In the intervention arm, the dip was significantly associated with better prognosis in the HFrEF population (HR, 0.75; 95% CI, 0.61–0.91; P = 0.004) but not in the general HF population (HR, 0.85; 95% CI, 0.65–1.11; P = 0.24). In contrast, in the placebo group, the dip was associated with worse prognosis in both subgroups: HF (HR, 1.42; 95% CI, 1.19–1.7; P <0.001) and HFrEF (HR, 1.44; 95% CI, 1.16–1.79; P <0.001). The effect of the dip remained nonsignificant regardless of its magnitude (Supplementary material, Figure S6). Additionally, there was no association between the SGLT‑2i effect and placebo across the entire range of dip magnitudes (Supplementary material, Figure S7).
Risk of bias and certainty of evidence
The outcomes of the risk of bias evaluation are presented in Figure 4. Overall, the risk of bias was categorized as indicating some concerns, while the quality of evidence ranged from very low to low‑to‑moderate, contingent upon the specific outcome (Table 4). Due to the fact that absolute event numbers were not reported in some studies, it was not possible to calculate the anticipated absolute risk.
End point | Patients / included studies, n | Quality of evidence | HR (95% CI) |
The risk in the intervention group (and its 95% CI) is based on the assumed risk in the placebo group and the relative effect of the intervention (and its 95% CI).
a The degree of variability between studies may represent moderate heterogeneity, but CIs overlap and statistical test for heterogeneity is >0.05.
b Differences in population type translate into different baseline risks (eg, some studies evaluated HF patients only, while 1 study evaluated adults with CKD and albuminuria). Different time points for assessing the eGFR dip.
c The total number of events does not meet the optimal size; however, the group size is large.
d The total number of events meets the optimal size of 400, by the rule of thumb, to meet the threshold. The 95% CI indicates no effect and does not indicate appreciable benefit or harm.
e The degree of variability between studies represents substantial heterogeneity, CIs partially overlap, and the statistical test for heterogeneity is ≥0.05.
f All studies evaluated patients with HF only.
g The total number of events does not meet the optimal information size.
h Wide CI; the 95% CI indicates no effect and appreciable benefit.

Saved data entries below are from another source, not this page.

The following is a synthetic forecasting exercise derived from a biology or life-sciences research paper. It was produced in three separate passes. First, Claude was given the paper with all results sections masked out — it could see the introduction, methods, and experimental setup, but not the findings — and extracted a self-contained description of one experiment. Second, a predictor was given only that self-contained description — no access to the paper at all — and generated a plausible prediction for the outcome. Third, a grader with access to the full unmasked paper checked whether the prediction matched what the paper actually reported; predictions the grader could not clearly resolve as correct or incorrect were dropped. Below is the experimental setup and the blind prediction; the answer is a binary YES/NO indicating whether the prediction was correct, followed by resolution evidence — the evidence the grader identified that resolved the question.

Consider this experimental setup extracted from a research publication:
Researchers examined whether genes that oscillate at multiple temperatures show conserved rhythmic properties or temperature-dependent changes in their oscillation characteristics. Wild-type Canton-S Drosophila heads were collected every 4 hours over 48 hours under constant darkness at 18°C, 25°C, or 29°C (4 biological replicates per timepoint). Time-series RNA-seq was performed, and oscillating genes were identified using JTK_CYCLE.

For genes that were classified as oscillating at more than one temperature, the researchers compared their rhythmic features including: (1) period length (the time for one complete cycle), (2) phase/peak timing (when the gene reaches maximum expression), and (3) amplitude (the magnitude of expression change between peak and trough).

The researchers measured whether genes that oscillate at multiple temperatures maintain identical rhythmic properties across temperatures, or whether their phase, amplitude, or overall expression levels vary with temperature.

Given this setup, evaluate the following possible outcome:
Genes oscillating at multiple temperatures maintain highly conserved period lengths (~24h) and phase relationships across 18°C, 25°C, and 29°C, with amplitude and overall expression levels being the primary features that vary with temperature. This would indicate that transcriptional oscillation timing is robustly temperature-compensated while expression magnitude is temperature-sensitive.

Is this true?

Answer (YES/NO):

Abbreviations: HR, hazard ratio; others, see Table 2 | |||
Kidney composite | 9551 / 4 RCTs | Lowa,b,c | 1.25 (0.88–1.77) |
CV composite | 11 910 / 5 RCTs | Moderatea,b,d | 0.88 (0.76–1.01) |
CV mortality | 6983 / 3 RCTs | Very lowe,f,g | 0.85 (0.65–1.11) |
ACM | 9058 / 4 RCTs | Very lowb,e,h | 0.9 (0.7–1.15) |
Discussion
Our meta‑analysis, which included only RCTs, summarized the evidence on the impact of the initial eGFR decline following SGLT‑2i initiation. Our findings suggest that the initial eGFR dip is safe and may even be beneficial for cardiovascular outcomes. To the best of our knowledge, this is the first meta‑analysis to demonstrate the association between eGFR decline after SGLT‑2i initiation and patient prognosis.
Although the dip following SGLT‑2i initiation remained nonsignificant across all analyzed outcomes in the primary analysis, some important distinctions are worth further elaboration. The quantitative analysis of the cardiovascular composite end point did not reach statistical significance; however, the numerical effect was positive. This effect was significant in the SGLT‑2i group for the patients experiencing a mild eGFR dip in the range of 0%–11.8% vs the baseline eGFR. A significant reduction in cardiovascular composite end point, cardiovascular mortality, and ACM was also observed in the HFrEF subgroup (Supplementary material, Figure S8).
A particularly intriguing observation pertains to the difference in the dip effect across the treatment arms in the analyzed studies, specifically between the SGLT‑2i and placebo arms. Although nonsignificant, a nearly symmetrical pooled effect was evident in the forest plots for various outcomes, comparing the intervention and placebo groups. In the SGLT‑2i group, the dip effect was numerically favorable or neutral, while in the placebo group, it was associated with worse outcomes. Notably, for the cardiovascular composite end point, where the beneficial effect of the dip in the SGLT‑2i arm appeared to be the most pronounced, a dip in the placebo arm was strongly linked to worse outcomes.
Moreover, in an isolated analysis of patients who experienced a dip, SGLT‑2is vs placebo generally demonstrated a trend toward a favorable effect of the drug regardless of the dip magnitude; however, these effects did not achieve statistical significance.
On the other hand, among the patients on placebo, the eGFR dip appeared to be associated with worse renal outcomes. In the placebo group, this effect was significant, whereas in the intervention group, only a numerical trend was observed. Additionally, the detrimental effect seemed to be more pronounced for dips greater than 10%–11.8%, as compared with dips within the range of 0% to 10%–11.8%. These data show that the eGFR dip following SGLT‑2i initiation is associated with opposing trajectories in cardiovascular vs renal prognosis. The cause of this divergence remains unclear at this time.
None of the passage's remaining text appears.